TEXT SECTION
By | Published on Monday 17 February 2014

Three-Strikes

Australia could be the next country to introduce a three-strikes or web-blocking system for combating online piracy, the nation’s Attorney-General George Brandis told a meeting of the Australian Digital Alliance on Friday.

As much previously reported, various countries around the world have introduced new laws to help the content industries try and fight online piracy, the two most favoured systems being three-strikes or web-blocking.

The former, often officially known as the ‘graduated-response system’, forces internet service providers to send warning letters to suspected file-sharers, threatening some kind of sanction if they continue to infringe. The latter introduces a process by which rights owners can request ISPs block access to certain piracy-enabling websites.

New Zealand and France are amongst the countries to have introduced a statutory three-strikes system, while new copyright laws in Spain went the web-blocking route. In the UK, parliament opted for a three-strikes scenario in 2010, but has done nothing to enact the process since, while the courts have enabled rights owners to exercise web-blocks.

Both systems could be on the agenda in Australia. According to the Sydney Morning Herald, Brandis told the ADA: “The government will be considering possible mechanisms to provide a legal incentive for an internet service provider to cooperate with copyright owners in preventing infringement on their systems and networks”.

DATA SHOWN
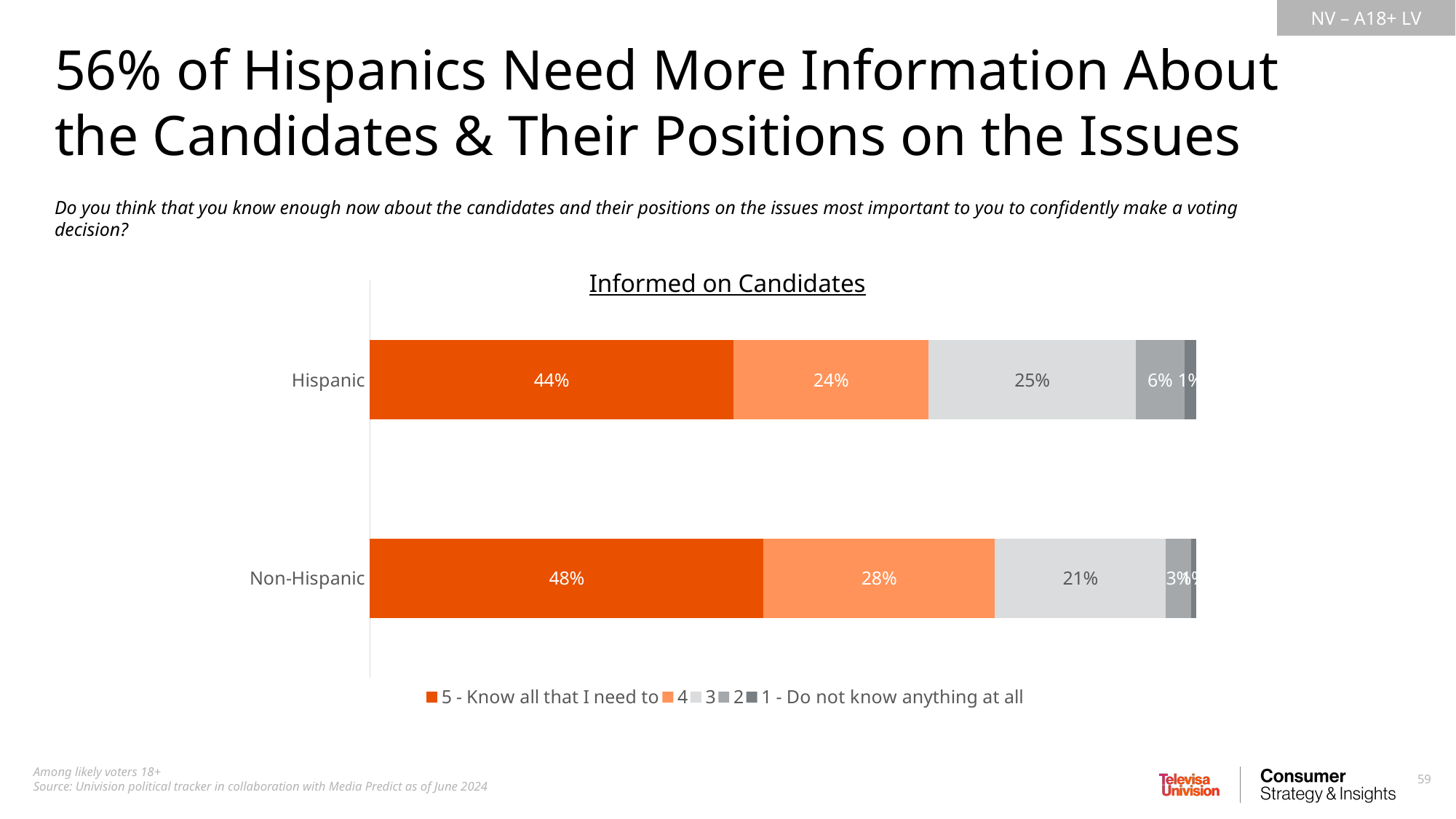
What percentage of Hispanic respondents answered '5 - Know all that I need to'? 44% What kind of chart is shown on the slide? Stacked bar chart What is the title of the chart? Informed on Candidates What is the difference between the Hispanic and Non-Hispanic shares giving a rating of 3? 4 percentage points What percentage of Non-Hispanic respondents gave a rating of 4? 28% What percentage of Hispanic respondents gave a rating of 3? 25% What percentage of Non-Hispanic respondents answered '5 - Know all that I need to'? 48% What percentage of Hispanic respondents gave a rating of 2? 6% What is the difference between the Non-Hispanic and Hispanic shares answering '5 - Know all that I need to'? 4 percentage points Which group has the larger share answering '5 - Know all that I need to', Hispanic or Non-Hispanic? Non-Hispanic How many groups (categories) are shown on the chart? 2 How many series does the legend list? 5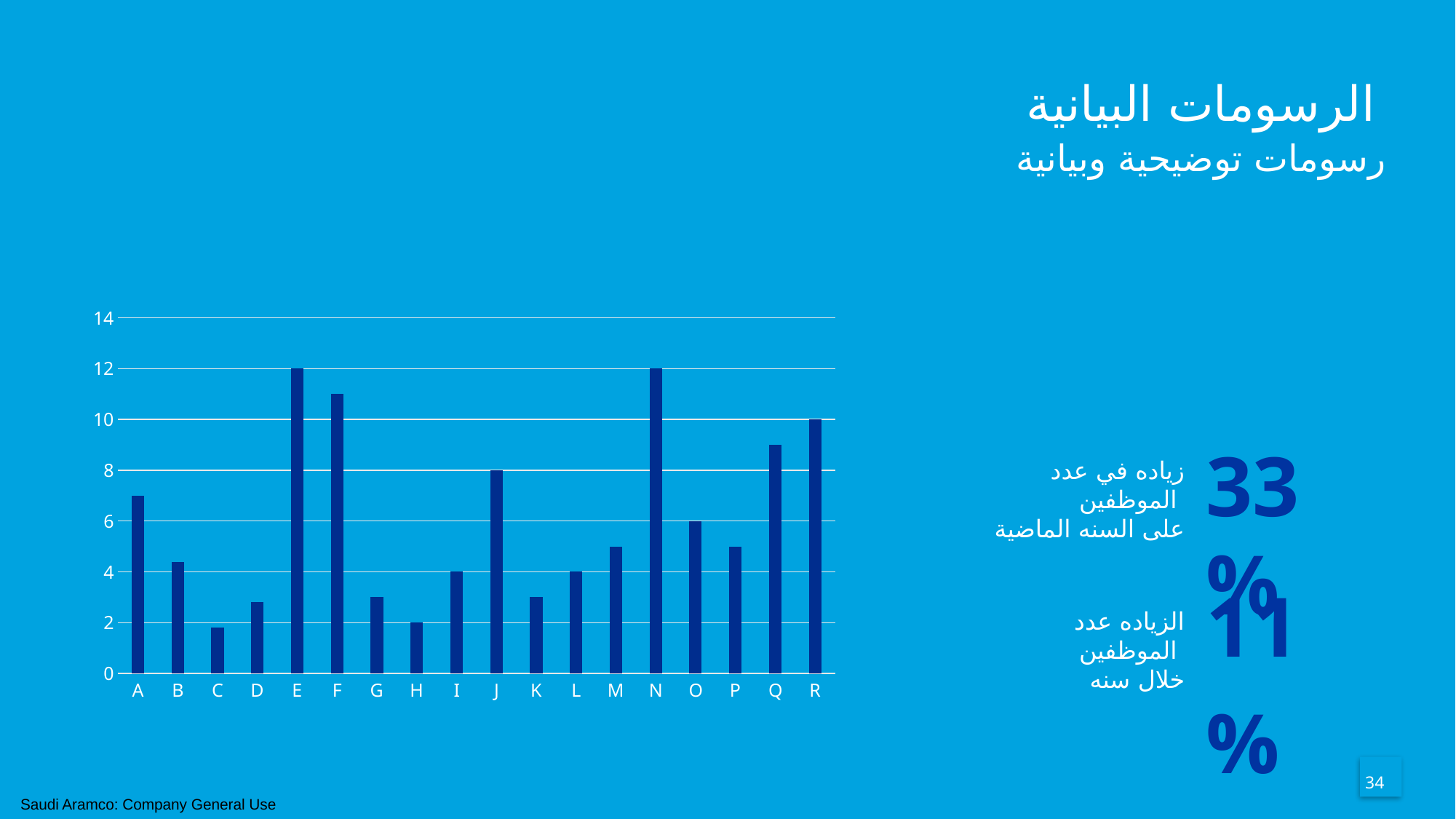
Is the value for F greater or less than 10? greater Is the value for Q greater or less than 8? greater What is the value for category N in the bar chart? 12 Which is larger, the value for G or the value for Q? Q What is the value for category J in the bar chart? 8 What kind of chart is shown on the slide? bar chart What is the value for category R in the bar chart? 10 Which is larger, the value for E or the value for C? E Is the value for C greater or less than 4? less What is the value for category O in the bar chart? 6 How many categories are shown on the x axis of the bar chart? 18 What is the value for category E in the bar chart? 12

DIRECTIVE
Could you carry the news piece above on Australia weighing a three-strikes or web-blocking system further, starting after Brandis's quoted remark to the ADA?

OUTPUT FOR THIS TASK
He went on: “This may include looking carefully at the merits of a scheme whereby ISPs are required to issue graduated warnings to consumers who are using websites to facilitate piracy. This is a complex reform proposal, and how it is paid for is one of the principal unresolved issues. Another option that some stakeholders have raised with me is to provide the federal court with explicit powers to provide for third party injunctions against ISPs, which will ultimately require ISPs to take down websites hosting infringing content”.

Of course both three-strikes and web-blocking are controversial measures, and detractors of both claim that the anti-piracy systems are ineffective in combating the distribution of unlicensed content online. Across the board, research into anti-piracy methods is rarely conclusive, though three-strikes is labour intensive and it’s debatable whether it actually provides a decent return on investment. Web-blocking has potential, though its impact remains limited while search engines provide easy access to proxies circumventing the blockades, something the rights owners are currently trying to tackle.

Brandis insisted he’d prefer voluntary agreements between the content companies and net firms, though in most cases that hasn’t been achieved, except where the ISPs have vested interests, ie are also in the video-on-demand business. If voluntary agreements can’t be reached, Brandis indicated that he’d be on the side of the copyright owners, concluding: “I firmly believe the fundamental principles of copyright law, the protection of rights of creators and owners, did not change with the advent of the internet and they will not change with the invention of new technologies”.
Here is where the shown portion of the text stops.